To do:
A. Translate this sentence from the text on algorithm comparison strategies into Spanish: "This brings another difference that “C2” often needs much more matches than “C2+” to finish the whole comparison."
B. Proceed with the text on algorithm comparison strategies, picking up right after its final sentence.

Document extract:
- - - -

In Table 1, \( p \) measures the occurrence probability of the event “\( A_{1} \,{ \succsim }\,A_{2} \)”, and it is problem dependant. If the test problem biases \( A_{1} \), then \( p \) is close to 1. On the contrary, \( p \) is close to 0 if the test problem biases \( A_{2} \). More details about the parameter \( p \) will be discussed in Sect. 4.

Given some test problems, the sampling can be described as a matrix, e.g.,

$$ \left[ {\begin{array}{*{20}c} {A_{1} } \\ {A_{2} } \\ \end{array} \begin{array}{*{20}c} {A_{2} } \\ {A_{1} } \\ \end{array} \begin{array}{*{20}c} {A_{1} } \\ {A_{2} } \\ \end{array} \begin{array}{*{20}c} \ldots \\ \ldots \\ \end{array} \begin{array}{*{20}c} {A_{2} } \\ {A_{1} } \\ \end{array} } \right]_{2\, \times \,m} $$
(4)

one column for each problem. In this matrix, the first column \( [A_{1} ,A_{2} ]^{T} \) means \( A_{1} \) performs better than \( A_{2} \), and the rest is similar.

2.2 The “C2+” Strategy

This strategy compares all the algorithms at a single or few matches, and it is often used to determine the winner(s) in algorithms competitions [2, 27] or new algorithm proposing [9, 10, 28].

Difference Between “C2+” and “C2”.

An obvious difference is that “C2+” allows to compare more than two algorithms in a single match while “C2” always compare two algorithms in each match. This brings another difference that “C2” often needs much more matches than “C2+” to finish the whole comparison.

- - - -

(Data records)
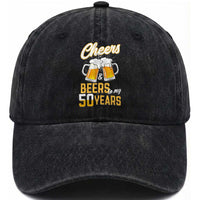 50th Birthday Party Gift Washed Cotton Baseball Cap Cheers Beers To My 50 Years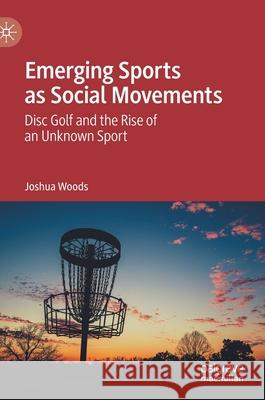 Emerging Sports as Social Movements: Disc Golf and the Rise of an Unknown Sport Joshua Woods 9783030764562 Palgrave MacMillan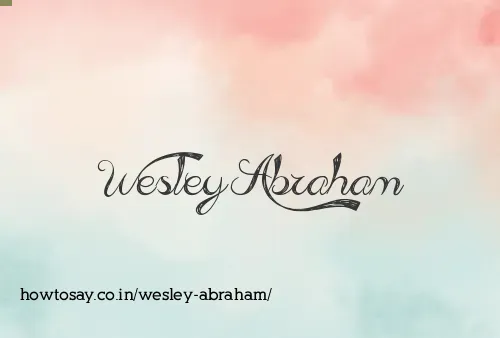 Wesley Abraham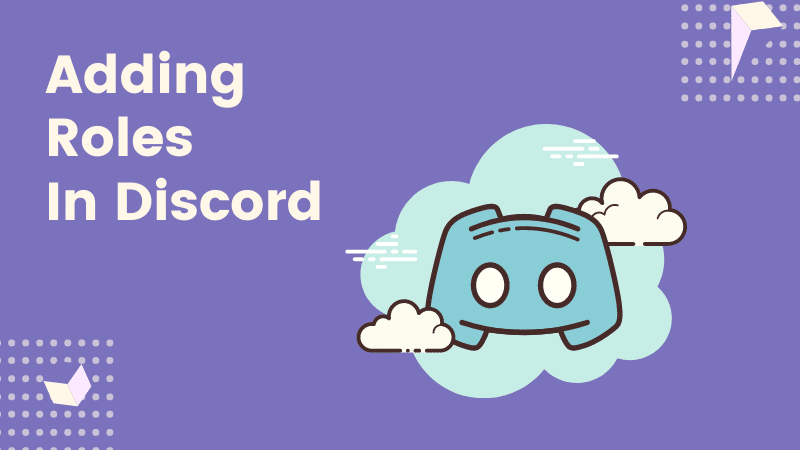 How to Add Roles in Discord – The Definitive Guide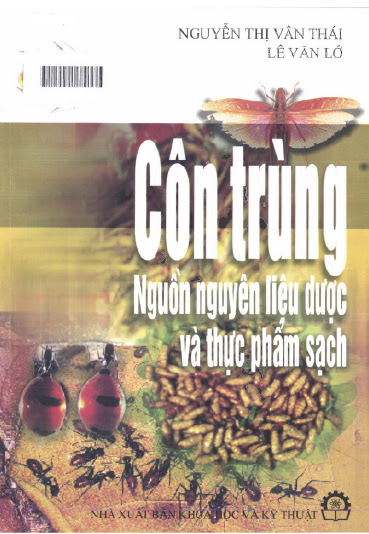 Côn Trùng Nguồn Nguyên Liệu Dược Và Thực Phẩm Sạch (NXB Khoa Học Và Kỹ Thuật 2008) - Nguyễn Thị Vân
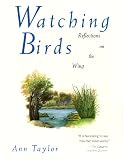 Watching Birds : Reflections On The Wing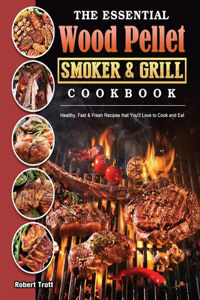 The Essential Wood Pellet Smoker and Grill Cookbook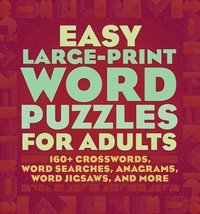 bokomslag Easy Large-Print Word Puzzles for Adults: 160+ Crosswords, Word Searches, Anagrams, Word Jigsaws, and More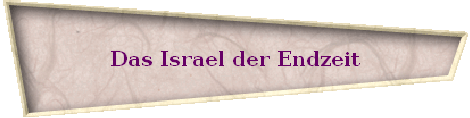 Das Israel der Endzeit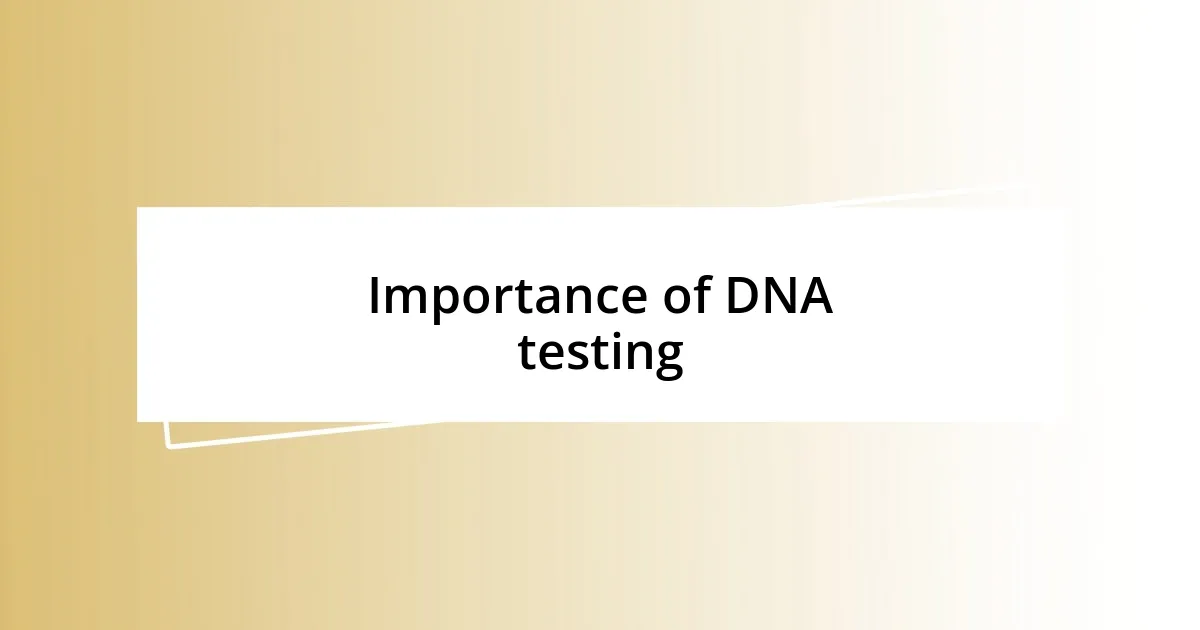 Importance of DNA testing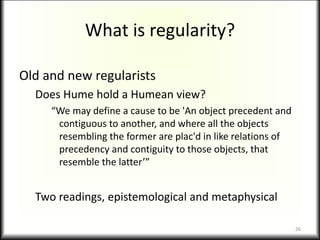 What is regularity?
Old and new regularists
Does Hume hold a Humean view?
“We may define a cause to be 'An object precedent and
contiguous to another, and where all the objects
resembling the former are plac'd in like relations of
precedency and contiguity to those objects, that
resemble the latter’”
Two readings, epistemological and metaphysical
26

- - - -

Responses in order:
A. Esto da lugar a otra diferencia: «C2» suele necesitar muchos más enfrentamientos que «C2+» para completar toda la comparación.

B.
The third but maybe the most important difference between “C2” and “C2+” is that “C2+” adopts statistical aggregation method to obtain all algorithms’ ranking results directly. On the contrary, “C2” has to obtain ranking in each match firstly and then aggregate them to obtain a final ranking.

Mathematical Model of “C2+”.

Suppose there are \( k \) algorithms \( A_{i} , i = 1, \ldots ,k \). After testing these \( k \) algorithms on a test problem, \( k \) found best function values \( f_{min}^{i} \) are obtained for any fixed computational budget, where \( f_{min}^{i} \) is the best function value found by \( A_{i} , i = 1, \ldots ,k \). Through comparing these function values, a ranking

$$ A_{i1} \,{ \succsim }\,A_{i2} \,{ \succsim } \ldots { \succsim }\,A_{ik} $$
(5)

is obtained, where \( \left( {i1,i2, \ldots ,ik} \right) \) is a permutation of \( \left( {1,2, \ldots ,k} \right) \), and the relationship \( { \succsim } \) is defined in Definition 1. Obviously, different test problem often brings different ranking.

Since there are totally \( k! \) possible ranking series, we obtain a multinomial distribution. When \( k = 3, \) the distribution is summarized in Table 2, where the parameter \( p_{i} , i = 1, \ldots ,6 \) and satisfied \( \sum\nolimits_{i = 1}^{6} {p_{i} = 1} \). When \( k > 3, \) the distribution is similar as but more complex than that in Table 2.

Table 2. Ranking distribution when comparing algorithm \( A_{i} , i = 1,2,3. \)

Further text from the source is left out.